Set of tasks ::
(a) In the post on Mark 2, what does Jesus say to the paralytic?
(b) Condense the paragraph of the post on Mark 2 that begins "Now in the first 12 verse of Mark 2" while keeping its main facts.
(c) Write the next part of the post on Mark 2, picking up after its final sentence.

Take a moment to reread Mark Chapter 2, 1-12.
In the very first post on the Hypocritical Christian, I suggested the following themes for the gospel of Mark:
- Origin of the Good News of Jesus Christ
- Christ is the messiah for the purpose of salvation
- Christ has authority
- Repentance is about believing whom Christ is
- The specific work of Christ is dealing with the sin problem.
Now in the first 12 verse of Mark 2, we see all of this playing out. In fact at least one commentator has suggested that the entire Gospel of Mark is found in these 12 verses. Of course that is a little bit of hyperbole, but the point is that in this one story the broadest themes and the major point that Mark is communicating is present in action.
You may recall that the paralytic has been lowered into the presence of Jesus and even though the friends clearly want a healing miracle for their pal what Jesus actually says is pretty astonishing. “Son, your sins are forgiven.”

Records provided ::
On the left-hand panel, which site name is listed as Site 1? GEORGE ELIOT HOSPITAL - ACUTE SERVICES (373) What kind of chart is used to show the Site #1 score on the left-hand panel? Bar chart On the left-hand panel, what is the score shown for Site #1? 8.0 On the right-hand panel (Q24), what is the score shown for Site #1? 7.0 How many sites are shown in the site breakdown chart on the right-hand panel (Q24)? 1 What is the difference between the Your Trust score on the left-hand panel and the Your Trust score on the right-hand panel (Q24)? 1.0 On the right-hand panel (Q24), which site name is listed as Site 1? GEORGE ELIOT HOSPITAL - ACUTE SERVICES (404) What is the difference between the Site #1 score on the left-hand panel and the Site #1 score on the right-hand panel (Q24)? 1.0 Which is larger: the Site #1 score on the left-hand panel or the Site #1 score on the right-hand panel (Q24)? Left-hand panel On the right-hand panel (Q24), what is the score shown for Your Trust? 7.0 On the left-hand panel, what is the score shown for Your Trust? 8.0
* * *
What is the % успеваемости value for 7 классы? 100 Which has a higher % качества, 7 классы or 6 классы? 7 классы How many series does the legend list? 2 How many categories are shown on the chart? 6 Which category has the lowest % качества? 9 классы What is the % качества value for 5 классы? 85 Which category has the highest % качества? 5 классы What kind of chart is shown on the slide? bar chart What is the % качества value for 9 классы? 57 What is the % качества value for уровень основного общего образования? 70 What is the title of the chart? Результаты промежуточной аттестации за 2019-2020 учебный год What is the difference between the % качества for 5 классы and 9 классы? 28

Answers by item ::
(a) "Son, your sins are forgiven."

(b) All of these themes appear in Mark 2:1-12. One commentator has said the whole Gospel of Mark is found in these verses. That overstates it, but this single story does show Mark's broadest themes and main point in action.

(c)
So astonishing in fact that there were present some professional religious folk (scribes) who were thinking to themselves, “Wait, what?!? You can’t do that!” They knew their Old Testament scriptures quite well and that told them that only YHWH can forgive sins. If you are not familiar with YHWH it is the four consonants of the sacred name of God. The name given to Moses from the burning bush. If you have ever heard the phrase “the God of Abraham, Jacob, and Issac” then you know what we mean when we say YHWH. So the scribes know that only God can forgive sins. Exodus 34:6-7; Isaiah 43:25 and 44:22 are just a few of the places that make this clear.
Mark tells us that the scribes believe Jesus to be blaspheming. Blasphemy is a technical term and in Jesus day a religious crime. Anything that discredited THE NAME (YHWH) was punishable by death through stoning. In the scribes’ minds claiming the ability to do something that only the ONE GOD can do was a serious act of discrediting God. It is hard to think of something that we have in our culture that is the equivalent of this. Maybe using the parking space of the CEO or drinking from the Admiral’s private liquor cabinet, but these infractions are minor compared to the way they viewed blasphemy. The closest thing I can think of is identity theft, but identity theft of someone enormously powerful like the President or the Queen of England or OPRAH!
Here is where it gets interesting. Jesus knows what they are thinking and calls them out on it. He issues a challenge for himself to them. He starts by asking them a question: “Which is easier to say ‘Your sins are forgiven’; or to say ‘Get up. Take your pallet and walk’?”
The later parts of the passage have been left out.